Par acte de commissaire de justice du 16 avril 2025, la bailleresse a fait délivrer à la locataire un commandement de payer la somme principale de 753,63 euros au titre de l’arriéré locatif dans un délai de deux mois, en visant la clause résolutoire contractuelle.
La caisse d’allocations familiales de [Localité 1] a été informée de la situation de Mme [J] [S] le 18 avril 2025.
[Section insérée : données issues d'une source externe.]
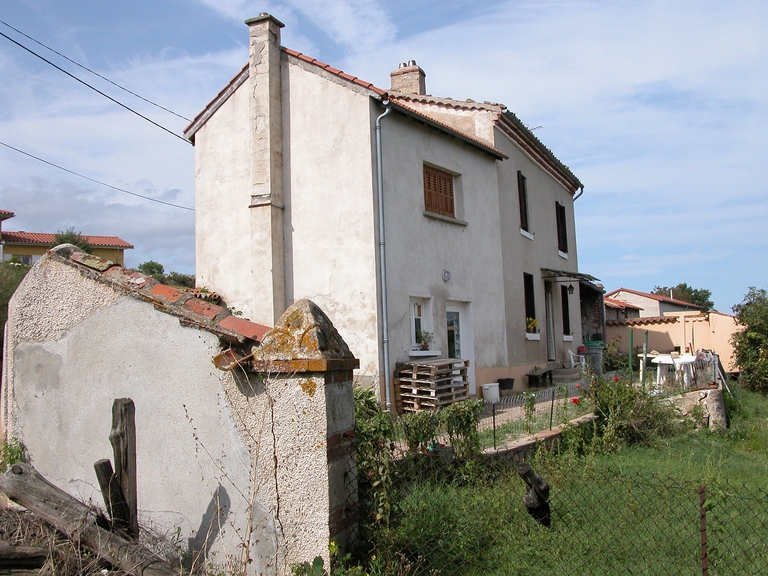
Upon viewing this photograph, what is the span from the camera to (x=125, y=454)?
3742 mm

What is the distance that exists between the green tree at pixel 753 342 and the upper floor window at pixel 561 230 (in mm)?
5432

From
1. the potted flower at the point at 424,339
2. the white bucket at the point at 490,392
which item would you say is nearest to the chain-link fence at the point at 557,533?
the potted flower at the point at 424,339

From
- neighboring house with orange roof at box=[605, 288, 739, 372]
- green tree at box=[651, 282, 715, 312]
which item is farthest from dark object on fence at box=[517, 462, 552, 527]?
green tree at box=[651, 282, 715, 312]

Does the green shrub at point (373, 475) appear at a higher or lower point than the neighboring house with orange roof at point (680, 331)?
lower

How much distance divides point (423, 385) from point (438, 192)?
14.1ft

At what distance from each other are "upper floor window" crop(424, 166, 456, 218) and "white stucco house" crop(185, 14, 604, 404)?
0.14ft

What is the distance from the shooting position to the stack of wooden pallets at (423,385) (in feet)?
36.4

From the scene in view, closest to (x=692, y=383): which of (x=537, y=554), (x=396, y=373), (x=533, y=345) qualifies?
(x=533, y=345)

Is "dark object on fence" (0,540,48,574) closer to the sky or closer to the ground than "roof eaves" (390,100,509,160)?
closer to the ground

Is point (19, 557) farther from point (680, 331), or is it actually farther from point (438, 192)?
point (680, 331)

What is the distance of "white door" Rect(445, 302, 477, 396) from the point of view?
44.4ft

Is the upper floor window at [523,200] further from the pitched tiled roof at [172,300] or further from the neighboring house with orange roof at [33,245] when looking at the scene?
the neighboring house with orange roof at [33,245]

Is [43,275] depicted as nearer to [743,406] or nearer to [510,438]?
[510,438]

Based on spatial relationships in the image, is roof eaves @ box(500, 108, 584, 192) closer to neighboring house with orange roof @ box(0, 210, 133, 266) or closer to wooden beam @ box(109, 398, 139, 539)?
wooden beam @ box(109, 398, 139, 539)
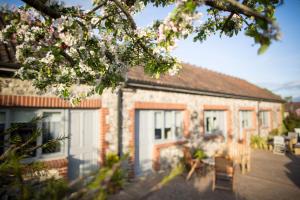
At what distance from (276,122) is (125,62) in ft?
60.8

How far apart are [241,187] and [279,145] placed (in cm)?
695

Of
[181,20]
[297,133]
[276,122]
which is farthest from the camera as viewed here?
[276,122]

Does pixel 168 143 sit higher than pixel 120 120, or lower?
lower

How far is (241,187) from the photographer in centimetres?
692

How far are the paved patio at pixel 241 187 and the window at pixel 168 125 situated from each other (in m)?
1.66

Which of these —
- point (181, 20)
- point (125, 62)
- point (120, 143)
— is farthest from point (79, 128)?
point (181, 20)

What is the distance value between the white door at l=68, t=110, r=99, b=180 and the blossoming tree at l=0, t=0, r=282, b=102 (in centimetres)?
323

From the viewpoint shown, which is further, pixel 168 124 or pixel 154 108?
pixel 168 124

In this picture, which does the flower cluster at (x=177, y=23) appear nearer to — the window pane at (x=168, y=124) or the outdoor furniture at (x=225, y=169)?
the outdoor furniture at (x=225, y=169)

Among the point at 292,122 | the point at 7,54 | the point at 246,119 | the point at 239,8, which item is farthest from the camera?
the point at 292,122

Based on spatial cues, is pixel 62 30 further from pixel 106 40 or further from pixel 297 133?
pixel 297 133

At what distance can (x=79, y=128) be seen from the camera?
258 inches

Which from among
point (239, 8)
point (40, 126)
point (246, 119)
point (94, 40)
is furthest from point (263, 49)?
point (246, 119)

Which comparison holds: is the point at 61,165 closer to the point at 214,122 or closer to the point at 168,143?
the point at 168,143
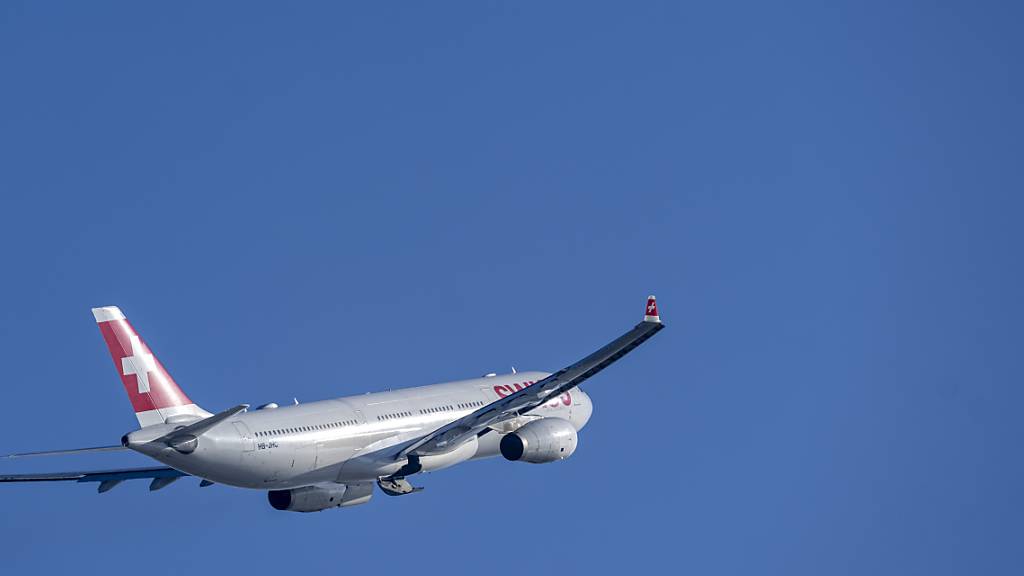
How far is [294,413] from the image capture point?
87.6m

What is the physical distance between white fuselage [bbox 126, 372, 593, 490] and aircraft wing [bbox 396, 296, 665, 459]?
0.75 meters

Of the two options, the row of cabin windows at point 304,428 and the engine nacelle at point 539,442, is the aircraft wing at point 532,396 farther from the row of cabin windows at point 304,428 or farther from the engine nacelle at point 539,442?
the row of cabin windows at point 304,428

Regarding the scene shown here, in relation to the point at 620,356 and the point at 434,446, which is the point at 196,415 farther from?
the point at 620,356

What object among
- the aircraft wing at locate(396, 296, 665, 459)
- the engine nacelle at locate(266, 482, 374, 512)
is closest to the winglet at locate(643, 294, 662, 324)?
the aircraft wing at locate(396, 296, 665, 459)

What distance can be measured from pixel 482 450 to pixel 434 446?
529 cm

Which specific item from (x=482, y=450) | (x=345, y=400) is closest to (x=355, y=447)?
(x=345, y=400)

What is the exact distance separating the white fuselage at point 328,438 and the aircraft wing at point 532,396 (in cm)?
75

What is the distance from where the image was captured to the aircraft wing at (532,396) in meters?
80.9

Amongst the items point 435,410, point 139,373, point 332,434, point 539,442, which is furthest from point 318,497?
point 139,373

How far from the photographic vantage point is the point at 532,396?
289 ft

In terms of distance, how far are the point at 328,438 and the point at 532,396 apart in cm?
861

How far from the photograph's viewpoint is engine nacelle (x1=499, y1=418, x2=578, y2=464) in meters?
92.4

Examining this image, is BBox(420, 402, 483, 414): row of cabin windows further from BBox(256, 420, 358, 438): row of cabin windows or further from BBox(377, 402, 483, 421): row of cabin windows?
BBox(256, 420, 358, 438): row of cabin windows

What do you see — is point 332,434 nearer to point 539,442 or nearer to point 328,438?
point 328,438
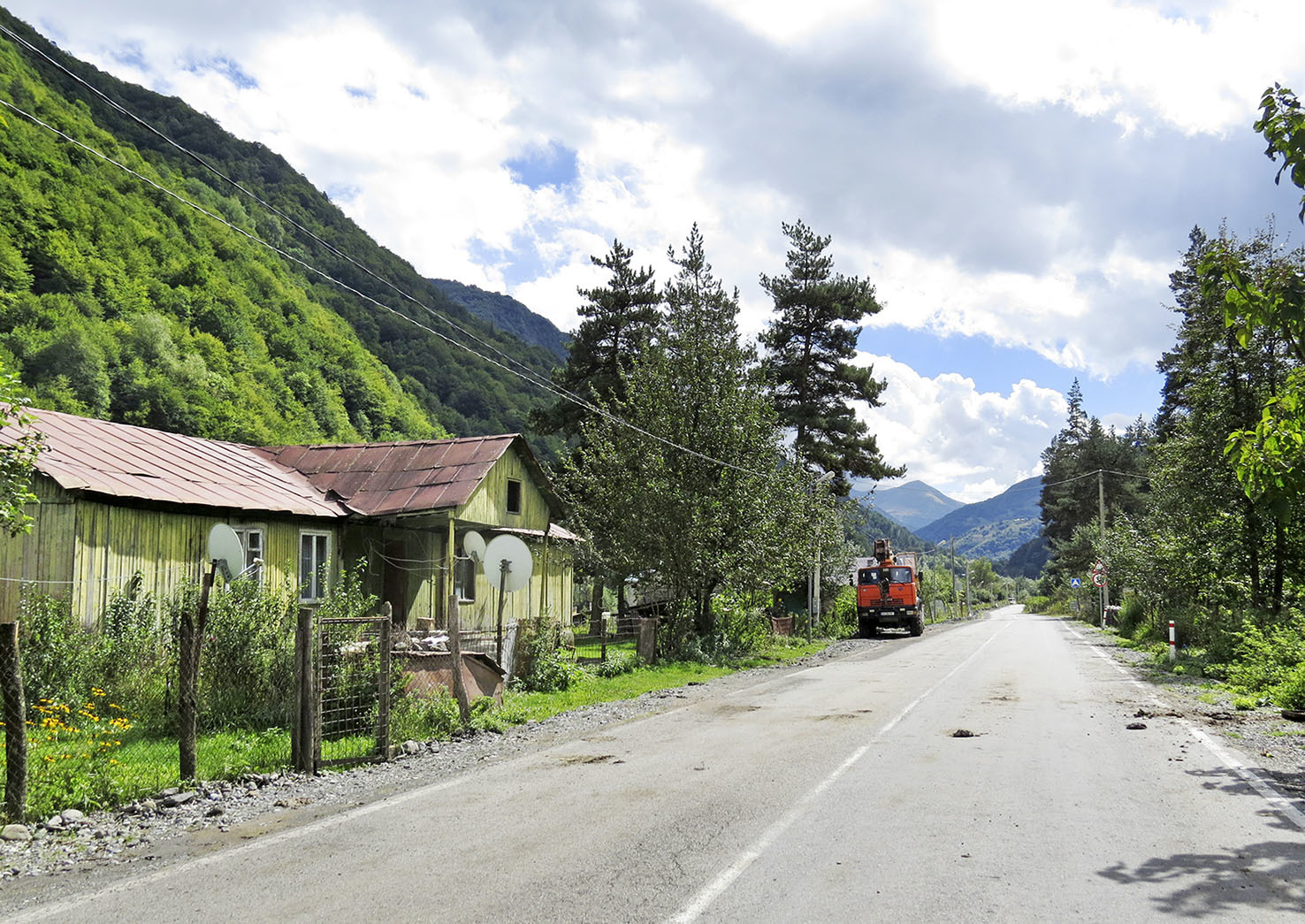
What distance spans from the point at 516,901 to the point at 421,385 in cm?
8318

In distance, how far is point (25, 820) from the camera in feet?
22.3

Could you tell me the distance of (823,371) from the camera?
42.0m

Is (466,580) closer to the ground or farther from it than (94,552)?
closer to the ground

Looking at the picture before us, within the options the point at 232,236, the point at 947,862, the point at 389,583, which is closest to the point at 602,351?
the point at 389,583

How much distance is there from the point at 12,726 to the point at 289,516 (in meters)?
13.3

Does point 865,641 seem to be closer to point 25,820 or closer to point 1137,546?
point 1137,546

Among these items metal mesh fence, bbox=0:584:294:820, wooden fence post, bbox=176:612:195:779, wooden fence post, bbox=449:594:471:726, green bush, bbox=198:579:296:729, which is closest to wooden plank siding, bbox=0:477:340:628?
metal mesh fence, bbox=0:584:294:820

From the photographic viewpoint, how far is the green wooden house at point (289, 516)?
48.3 ft

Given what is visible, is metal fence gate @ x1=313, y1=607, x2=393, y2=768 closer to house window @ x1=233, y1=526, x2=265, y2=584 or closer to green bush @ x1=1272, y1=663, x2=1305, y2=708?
house window @ x1=233, y1=526, x2=265, y2=584

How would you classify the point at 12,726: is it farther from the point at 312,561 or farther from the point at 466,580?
the point at 466,580

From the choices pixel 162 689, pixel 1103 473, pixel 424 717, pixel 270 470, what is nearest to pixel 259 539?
pixel 270 470

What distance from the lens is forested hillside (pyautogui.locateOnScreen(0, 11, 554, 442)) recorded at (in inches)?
2322

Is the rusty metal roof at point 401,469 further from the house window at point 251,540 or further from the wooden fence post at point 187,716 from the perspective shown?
the wooden fence post at point 187,716

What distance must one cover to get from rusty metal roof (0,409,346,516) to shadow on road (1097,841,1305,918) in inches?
598
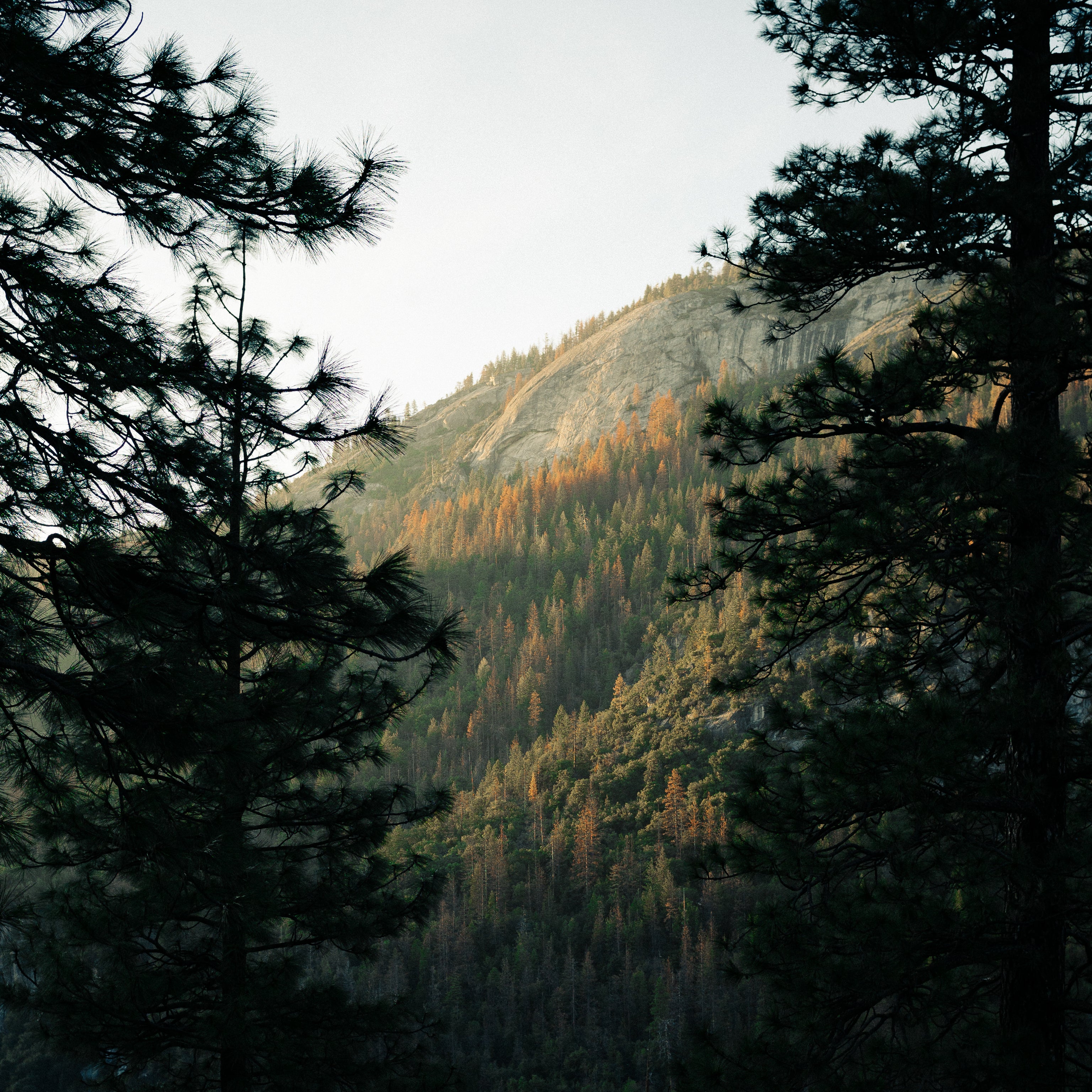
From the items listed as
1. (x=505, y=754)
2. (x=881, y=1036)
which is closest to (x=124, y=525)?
(x=881, y=1036)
Par assignation délivrée le 9 juillet 2025, la société ELOGIE-SIEMP a saisi le juge des contentieux de la protection du tribunal judiciaire de Paris aux fins de:
— ordonner la résiliation judiciaire du bail pour défauts répétés de paiement des loyers,
— ordonner la libération des lieux par Mme [J] [S] et ordonner à défaut de départ volontaire son expulsion ainsi que celle de tout occupant de son chef, au besoin avec l’intervention d’un serrurier et de la force publique,
— dire et juger que le sort des meubles se trouvant dans les lieux sera soumis aux dispositions du code des procédures civiles d’exécution,
— condamner Mme [J] [S] au paiement de 953,47 euros au titre de l’arriéré locatif arrêté au 11 juin 2025, terme de mai 2025 inclus, avec intérêts au taux légal à compter du commandement de payer,
— condamner Mme [J] [S] au paiement d’une indemnité mensuelle d’occupation d’un montant égal au dernier loyer indexé outre les charges, à compter du lendemain de la date de résiliation et jusqu’à libération des lieux,
— condamner Mme [J] [S] au paiement de la somme de 800 euros sur le fondement de l’article 700 du code de procédure civile, outre les entiers dépens qui comprendront le coût du commandement de payer.
L’assignation a été notifiée au représentant de l’État dans le département le 10 juillet 2025 et un diagnostic social et financier est parvenu au greffe avant l’audience lors de laquelle il en a été donné lecture.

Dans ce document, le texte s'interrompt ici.